▸ TASK STATEMENT
Gather every row below that contains the word "wall", matching case exactly.

[Stored entries]
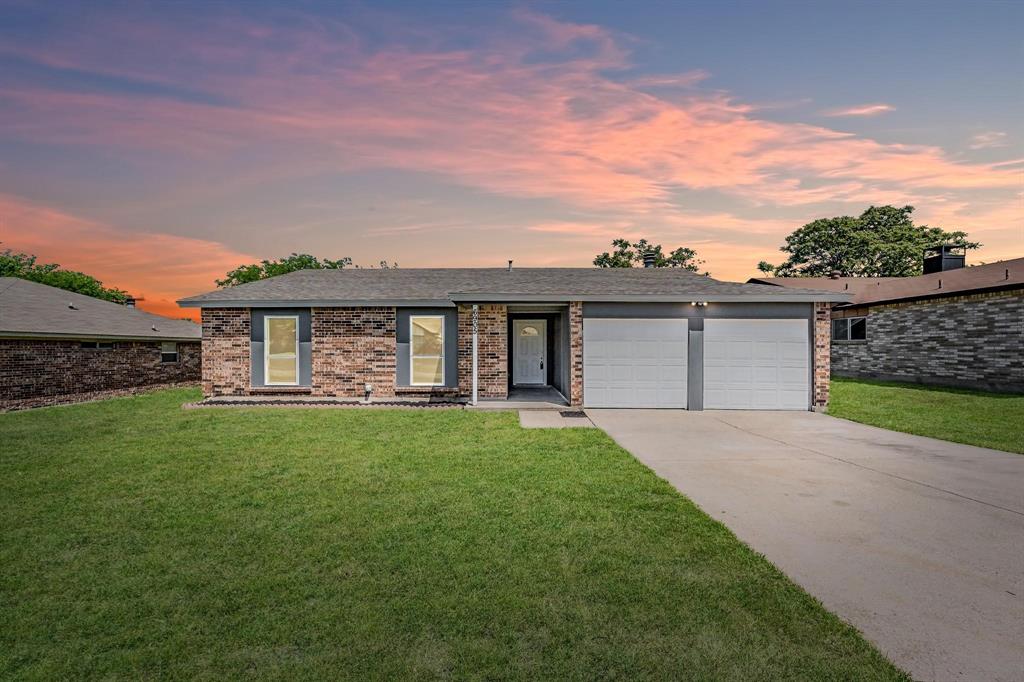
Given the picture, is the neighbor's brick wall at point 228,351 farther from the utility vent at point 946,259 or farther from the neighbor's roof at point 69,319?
the utility vent at point 946,259

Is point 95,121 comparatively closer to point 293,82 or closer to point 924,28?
point 293,82

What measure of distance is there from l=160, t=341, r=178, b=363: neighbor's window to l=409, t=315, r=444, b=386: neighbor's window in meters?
11.9

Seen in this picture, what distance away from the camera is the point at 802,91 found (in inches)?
496

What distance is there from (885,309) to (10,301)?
33629 mm

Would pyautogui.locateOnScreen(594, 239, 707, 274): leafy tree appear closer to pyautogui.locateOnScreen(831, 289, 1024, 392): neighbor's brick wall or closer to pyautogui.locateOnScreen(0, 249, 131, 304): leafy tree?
pyautogui.locateOnScreen(831, 289, 1024, 392): neighbor's brick wall

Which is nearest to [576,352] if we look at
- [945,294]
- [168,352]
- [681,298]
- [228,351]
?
[681,298]

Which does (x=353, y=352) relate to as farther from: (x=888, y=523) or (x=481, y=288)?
(x=888, y=523)

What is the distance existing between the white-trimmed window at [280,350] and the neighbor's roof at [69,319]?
649 centimetres

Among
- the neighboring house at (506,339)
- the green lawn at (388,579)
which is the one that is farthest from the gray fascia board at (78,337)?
the green lawn at (388,579)

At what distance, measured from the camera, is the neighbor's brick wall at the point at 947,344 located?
52.1 ft

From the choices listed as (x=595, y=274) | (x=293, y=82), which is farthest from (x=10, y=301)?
(x=595, y=274)

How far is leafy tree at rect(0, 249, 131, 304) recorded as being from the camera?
41.0m

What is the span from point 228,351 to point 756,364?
49.2 ft

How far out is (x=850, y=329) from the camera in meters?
22.9
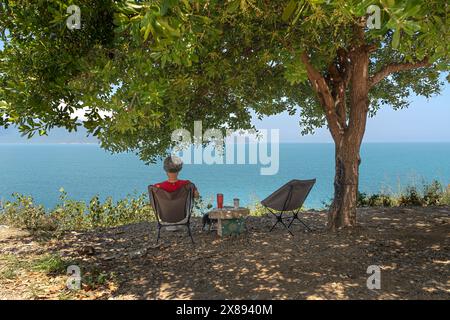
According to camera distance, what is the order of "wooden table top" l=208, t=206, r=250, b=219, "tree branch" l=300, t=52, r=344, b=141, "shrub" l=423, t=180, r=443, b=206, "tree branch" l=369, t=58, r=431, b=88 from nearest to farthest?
"wooden table top" l=208, t=206, r=250, b=219 → "tree branch" l=300, t=52, r=344, b=141 → "tree branch" l=369, t=58, r=431, b=88 → "shrub" l=423, t=180, r=443, b=206

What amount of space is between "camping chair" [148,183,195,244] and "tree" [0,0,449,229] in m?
1.27

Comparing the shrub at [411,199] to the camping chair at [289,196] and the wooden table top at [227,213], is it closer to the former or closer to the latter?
the camping chair at [289,196]

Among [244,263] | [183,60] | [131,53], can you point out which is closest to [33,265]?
[244,263]

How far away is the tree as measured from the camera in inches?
198

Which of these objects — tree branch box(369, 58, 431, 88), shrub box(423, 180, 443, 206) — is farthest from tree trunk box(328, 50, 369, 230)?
shrub box(423, 180, 443, 206)

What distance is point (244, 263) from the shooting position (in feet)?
21.4

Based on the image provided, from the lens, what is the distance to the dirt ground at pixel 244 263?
17.7ft

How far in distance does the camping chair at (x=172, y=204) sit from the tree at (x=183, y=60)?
1268mm

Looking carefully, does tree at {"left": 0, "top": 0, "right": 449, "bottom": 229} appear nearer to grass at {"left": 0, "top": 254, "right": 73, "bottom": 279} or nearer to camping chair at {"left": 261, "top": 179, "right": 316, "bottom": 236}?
camping chair at {"left": 261, "top": 179, "right": 316, "bottom": 236}

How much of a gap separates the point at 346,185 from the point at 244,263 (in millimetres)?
3134

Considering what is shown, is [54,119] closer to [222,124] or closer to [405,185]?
[222,124]

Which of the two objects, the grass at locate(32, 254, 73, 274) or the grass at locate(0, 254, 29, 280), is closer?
the grass at locate(0, 254, 29, 280)

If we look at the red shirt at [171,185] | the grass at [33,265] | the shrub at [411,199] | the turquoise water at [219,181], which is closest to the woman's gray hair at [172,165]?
the red shirt at [171,185]

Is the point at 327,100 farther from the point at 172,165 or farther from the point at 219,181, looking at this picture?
the point at 219,181
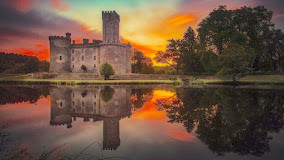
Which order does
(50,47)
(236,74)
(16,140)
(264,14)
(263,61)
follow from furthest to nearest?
1. (50,47)
2. (263,61)
3. (264,14)
4. (236,74)
5. (16,140)

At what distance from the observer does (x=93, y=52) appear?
48.1m

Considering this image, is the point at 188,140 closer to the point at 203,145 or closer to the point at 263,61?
the point at 203,145

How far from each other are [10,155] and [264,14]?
162ft

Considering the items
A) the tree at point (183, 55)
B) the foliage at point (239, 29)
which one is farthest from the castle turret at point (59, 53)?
the foliage at point (239, 29)

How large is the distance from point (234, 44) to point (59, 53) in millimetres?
45292

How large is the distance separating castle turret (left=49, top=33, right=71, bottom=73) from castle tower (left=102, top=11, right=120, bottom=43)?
42.7 feet

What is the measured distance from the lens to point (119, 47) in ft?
147

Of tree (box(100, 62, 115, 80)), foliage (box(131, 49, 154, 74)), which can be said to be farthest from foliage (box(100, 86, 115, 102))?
foliage (box(131, 49, 154, 74))

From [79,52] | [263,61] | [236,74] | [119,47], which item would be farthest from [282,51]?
[79,52]

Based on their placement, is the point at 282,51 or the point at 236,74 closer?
the point at 236,74

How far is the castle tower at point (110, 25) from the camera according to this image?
45.8 m

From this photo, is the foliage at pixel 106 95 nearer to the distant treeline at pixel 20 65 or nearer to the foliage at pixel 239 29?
the foliage at pixel 239 29

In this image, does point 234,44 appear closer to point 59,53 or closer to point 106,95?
point 106,95

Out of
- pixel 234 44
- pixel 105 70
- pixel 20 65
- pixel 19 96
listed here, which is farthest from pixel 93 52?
pixel 20 65
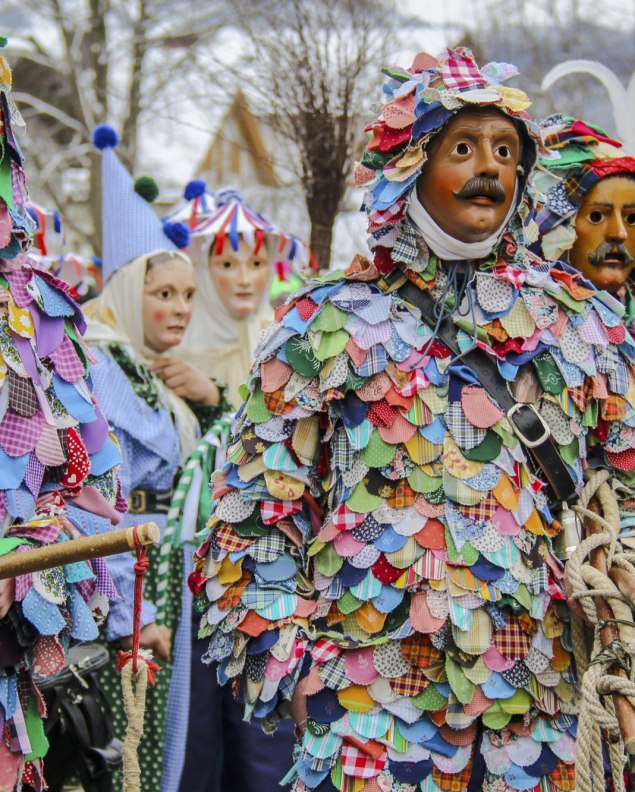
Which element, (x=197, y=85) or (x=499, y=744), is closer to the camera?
(x=499, y=744)

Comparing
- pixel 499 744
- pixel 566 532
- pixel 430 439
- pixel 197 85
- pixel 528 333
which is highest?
pixel 528 333

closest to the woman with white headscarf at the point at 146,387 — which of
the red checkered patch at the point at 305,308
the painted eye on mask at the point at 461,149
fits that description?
the red checkered patch at the point at 305,308

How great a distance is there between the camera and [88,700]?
11.6 feet

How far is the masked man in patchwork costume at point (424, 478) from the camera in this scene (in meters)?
2.49

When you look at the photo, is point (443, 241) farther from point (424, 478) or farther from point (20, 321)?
point (20, 321)

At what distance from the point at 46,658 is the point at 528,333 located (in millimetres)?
1257

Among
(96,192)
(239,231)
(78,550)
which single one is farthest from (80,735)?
(96,192)

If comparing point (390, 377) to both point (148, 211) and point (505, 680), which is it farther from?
point (148, 211)

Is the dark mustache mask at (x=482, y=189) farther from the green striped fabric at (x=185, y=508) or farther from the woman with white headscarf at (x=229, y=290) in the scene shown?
the woman with white headscarf at (x=229, y=290)

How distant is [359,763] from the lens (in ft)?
8.09

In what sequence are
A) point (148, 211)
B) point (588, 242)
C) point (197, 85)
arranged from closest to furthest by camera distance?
point (588, 242), point (148, 211), point (197, 85)

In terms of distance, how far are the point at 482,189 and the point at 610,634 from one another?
3.19ft

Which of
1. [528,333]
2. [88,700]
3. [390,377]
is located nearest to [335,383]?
[390,377]

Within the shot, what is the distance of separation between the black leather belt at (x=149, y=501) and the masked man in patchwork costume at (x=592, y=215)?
5.87 ft
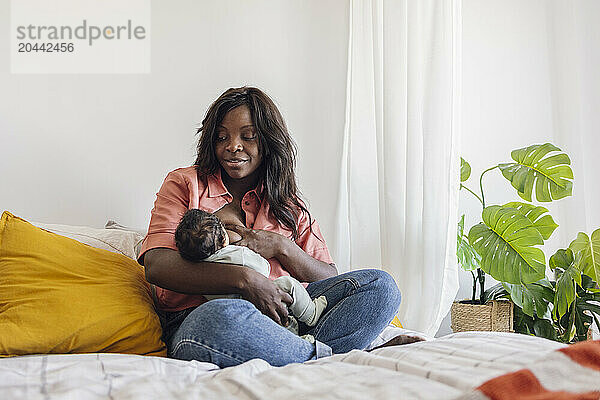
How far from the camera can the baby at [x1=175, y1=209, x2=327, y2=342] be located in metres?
1.55

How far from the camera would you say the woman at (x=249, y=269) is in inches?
51.9

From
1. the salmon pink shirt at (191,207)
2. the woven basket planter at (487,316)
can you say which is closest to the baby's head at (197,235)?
the salmon pink shirt at (191,207)

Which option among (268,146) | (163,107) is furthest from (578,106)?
(163,107)

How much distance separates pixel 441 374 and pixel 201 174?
3.31 ft

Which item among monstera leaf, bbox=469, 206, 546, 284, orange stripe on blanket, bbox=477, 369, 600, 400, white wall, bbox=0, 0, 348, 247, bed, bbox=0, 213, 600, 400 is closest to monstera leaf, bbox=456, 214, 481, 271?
monstera leaf, bbox=469, 206, 546, 284

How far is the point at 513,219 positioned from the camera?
2270 mm

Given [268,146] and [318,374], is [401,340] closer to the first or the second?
[318,374]

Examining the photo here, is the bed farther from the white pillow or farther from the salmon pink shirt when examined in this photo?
the white pillow

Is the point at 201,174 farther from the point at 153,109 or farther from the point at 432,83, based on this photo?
the point at 432,83

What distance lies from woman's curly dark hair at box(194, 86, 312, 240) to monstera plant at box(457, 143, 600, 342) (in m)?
0.78

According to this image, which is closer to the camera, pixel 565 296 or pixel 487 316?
pixel 565 296

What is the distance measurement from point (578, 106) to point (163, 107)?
1649 mm

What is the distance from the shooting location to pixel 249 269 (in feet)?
5.12

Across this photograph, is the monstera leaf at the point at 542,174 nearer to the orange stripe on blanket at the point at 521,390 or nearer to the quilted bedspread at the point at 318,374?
the quilted bedspread at the point at 318,374
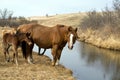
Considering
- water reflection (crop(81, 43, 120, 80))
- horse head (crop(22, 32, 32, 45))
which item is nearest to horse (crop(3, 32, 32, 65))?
horse head (crop(22, 32, 32, 45))

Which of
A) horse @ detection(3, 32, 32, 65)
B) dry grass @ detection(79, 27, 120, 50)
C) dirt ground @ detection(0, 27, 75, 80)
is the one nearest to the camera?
dirt ground @ detection(0, 27, 75, 80)

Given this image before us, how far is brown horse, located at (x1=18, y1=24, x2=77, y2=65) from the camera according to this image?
16.5 m

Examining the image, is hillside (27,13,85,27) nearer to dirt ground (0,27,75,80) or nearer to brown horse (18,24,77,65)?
brown horse (18,24,77,65)

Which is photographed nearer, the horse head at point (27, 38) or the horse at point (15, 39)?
the horse at point (15, 39)

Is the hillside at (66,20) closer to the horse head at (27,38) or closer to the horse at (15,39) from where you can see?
the horse head at (27,38)

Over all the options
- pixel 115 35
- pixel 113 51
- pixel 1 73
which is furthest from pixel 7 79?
pixel 115 35

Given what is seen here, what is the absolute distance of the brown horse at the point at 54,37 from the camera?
16.5m

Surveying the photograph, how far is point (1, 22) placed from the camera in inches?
2384

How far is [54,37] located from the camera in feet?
55.3

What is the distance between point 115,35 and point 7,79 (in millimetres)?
24249

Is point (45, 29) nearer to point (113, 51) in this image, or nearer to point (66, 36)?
point (66, 36)

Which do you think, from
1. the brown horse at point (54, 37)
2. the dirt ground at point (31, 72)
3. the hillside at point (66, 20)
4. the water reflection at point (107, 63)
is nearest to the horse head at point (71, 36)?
the brown horse at point (54, 37)

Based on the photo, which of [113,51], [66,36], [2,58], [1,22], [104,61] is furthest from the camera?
[1,22]

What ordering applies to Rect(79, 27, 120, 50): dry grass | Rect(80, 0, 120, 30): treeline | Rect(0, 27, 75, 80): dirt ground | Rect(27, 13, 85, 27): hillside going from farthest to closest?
Rect(27, 13, 85, 27): hillside
Rect(80, 0, 120, 30): treeline
Rect(79, 27, 120, 50): dry grass
Rect(0, 27, 75, 80): dirt ground
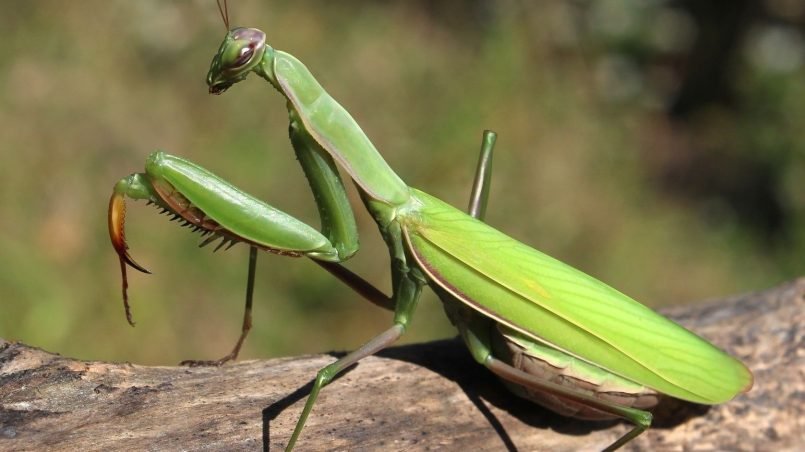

▸ OUTPUT
Given the picture, is the neighbor's brick wall at point 228,351 farther from the utility vent at point 946,259 or farther from the neighbor's roof at point 69,319?
Would pyautogui.locateOnScreen(594, 239, 707, 274): leafy tree appear closer to pyautogui.locateOnScreen(831, 289, 1024, 392): neighbor's brick wall or closer to pyautogui.locateOnScreen(0, 249, 131, 304): leafy tree?
pyautogui.locateOnScreen(831, 289, 1024, 392): neighbor's brick wall
At what distance, measured from the camera, is the neighbor's brick wall at the point at 947,344 located?
Which item among monstera leaf, bbox=469, 206, 546, 284, orange stripe on blanket, bbox=477, 369, 600, 400, white wall, bbox=0, 0, 348, 247, bed, bbox=0, 213, 600, 400 is closest to monstera leaf, bbox=456, 214, 481, 271?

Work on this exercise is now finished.